** Source excerpt **

SPEAKER_01I can relate when I was aspiring to play drums. My interest came from, was sparked from playing with drummers that I was like, oh, please just stop. Like, you know, and so I promised that I would be uh the double bassist favorite drummer. Yeah. You know, so you're leaving as much space and not tromping all over what they're doing. Yeah. Um that was a time and it was fun as an exercise, but I can I can relate.
SPEAKER_02There should be less showing off in music. Yeah. If you ask me, we'll quote you on that. Think about the tune, think about the song.
SPEAKER_01Yeah. You said last night, uh Todd was showing me uh, I forget what the tune was, but you said like a tractor in the mud. What was that tune? Do you remember? I can't remember.
SPEAKER_02It was a one-five the whole time. You need that dirgy, it was whatever it was, it was a dunk, tch dunk, tch dunk, tch dunk, like a real tractor stuck in the mud, kind of a groove. Yep. So if you play anxious at all, you kind of defeat that. Oh, never.
SPEAKER_01That feel. Never, especially in front of a guy that might know how to do the thing you're trying to do. Gary got all nervous last time. It's a fact. It was fun though. I've been apologizing all day for it. Um, so and then talking about the albums uh type things. Um, some of those have done really, really well, this as standard listening tools for all of us and enjoyment. And then Grammys, of course, which was really neat. What's the most straight down the middle? If we take it from the outside thing, what's the smoke straight down the middle? Well, as I bracket it, bluegrass.
Outside The Lines: Time Frame
SPEAKER_02I mean, the the bluegrass album band series, there's six of those CDs. Well, started on LP. We kind of crossed from the LP days to the CD days during that project. Um but that spans 15 years. We made six of them, but it's over a 15-year period. Um, but that's when I was supposed to be the most traditional, and I tried to stick to that because all of a sudden I was with J.D. Crow, uh, who was with Jimmy Martin when he was a kid, uh, Bobby Hicks, who played with Bill Monroe when he was a young teenager. He started with Bill Monroe the year I was born. Wow. So I felt like the kid from California, you know, a little bit uh I think I had to prove myself and I tried to behave myself, but then Tony was there and Jerry Douglas. So every once in a while, you know, we some of those sparks would fly and and we probably annoyed a few real traditionalists.

** Record extracts **

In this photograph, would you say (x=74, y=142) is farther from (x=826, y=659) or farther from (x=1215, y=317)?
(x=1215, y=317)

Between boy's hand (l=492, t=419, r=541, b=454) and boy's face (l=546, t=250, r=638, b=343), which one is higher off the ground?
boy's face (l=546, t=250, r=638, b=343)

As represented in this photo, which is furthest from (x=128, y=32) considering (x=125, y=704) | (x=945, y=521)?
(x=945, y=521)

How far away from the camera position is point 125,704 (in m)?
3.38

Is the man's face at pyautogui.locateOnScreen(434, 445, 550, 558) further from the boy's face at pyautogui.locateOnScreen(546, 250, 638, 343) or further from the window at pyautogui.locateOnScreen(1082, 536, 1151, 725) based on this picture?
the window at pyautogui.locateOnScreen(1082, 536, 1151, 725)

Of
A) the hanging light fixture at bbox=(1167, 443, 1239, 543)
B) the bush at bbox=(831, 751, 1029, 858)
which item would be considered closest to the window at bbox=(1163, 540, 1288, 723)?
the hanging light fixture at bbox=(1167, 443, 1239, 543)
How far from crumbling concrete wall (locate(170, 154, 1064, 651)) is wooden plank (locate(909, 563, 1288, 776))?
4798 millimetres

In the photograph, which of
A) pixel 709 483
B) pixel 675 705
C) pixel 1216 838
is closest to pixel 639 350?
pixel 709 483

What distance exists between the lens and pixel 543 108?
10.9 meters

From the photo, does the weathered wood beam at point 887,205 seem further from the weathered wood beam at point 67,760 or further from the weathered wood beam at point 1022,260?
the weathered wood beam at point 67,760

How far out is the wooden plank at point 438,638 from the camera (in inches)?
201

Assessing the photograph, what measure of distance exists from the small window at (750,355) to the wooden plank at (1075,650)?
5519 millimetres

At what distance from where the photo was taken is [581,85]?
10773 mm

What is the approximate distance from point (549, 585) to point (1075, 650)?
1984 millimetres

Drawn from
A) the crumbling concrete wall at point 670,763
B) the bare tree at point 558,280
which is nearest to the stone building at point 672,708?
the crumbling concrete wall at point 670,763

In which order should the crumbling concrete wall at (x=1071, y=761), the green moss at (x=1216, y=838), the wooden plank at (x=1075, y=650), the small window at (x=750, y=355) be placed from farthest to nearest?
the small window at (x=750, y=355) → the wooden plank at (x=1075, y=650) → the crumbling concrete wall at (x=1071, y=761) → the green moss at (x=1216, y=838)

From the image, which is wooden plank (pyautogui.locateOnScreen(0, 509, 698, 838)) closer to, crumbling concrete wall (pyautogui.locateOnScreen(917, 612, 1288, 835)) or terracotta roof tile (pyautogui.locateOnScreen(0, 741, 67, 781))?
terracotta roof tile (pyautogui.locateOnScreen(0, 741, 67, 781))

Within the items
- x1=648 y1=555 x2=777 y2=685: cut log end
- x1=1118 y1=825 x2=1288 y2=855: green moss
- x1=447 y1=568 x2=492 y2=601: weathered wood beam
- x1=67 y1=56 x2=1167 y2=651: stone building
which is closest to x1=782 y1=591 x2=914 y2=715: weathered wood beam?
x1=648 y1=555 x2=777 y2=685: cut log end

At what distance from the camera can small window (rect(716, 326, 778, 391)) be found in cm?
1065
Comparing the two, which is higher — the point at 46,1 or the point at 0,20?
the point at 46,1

** Exercise instructions **
a) According to the transcript, how many CDs make up the bluegrass album band series?
b) Write out the stretch of the transcript from "SPEAKER_01I can relate" through "about the song.".
The material comes from a different source than the transcript.

** Solutions **
a) Six.

b)
SPEAKER_01I can relate when I was aspiring to play drums. My interest came from, was sparked from playing with drummers that I was like, oh, please just stop. Like, you know, and so I promised that I would be uh the double bassist favorite drummer. Yeah. You know, so you're leaving as much space and not tromping all over what they're doing. Yeah. Um that was a time and it was fun as an exercise, but I can I can relate.
SPEAKER_02There should be less showing off in music. Yeah. If you ask me, we'll quote you on that. Think about the tune, think about the song.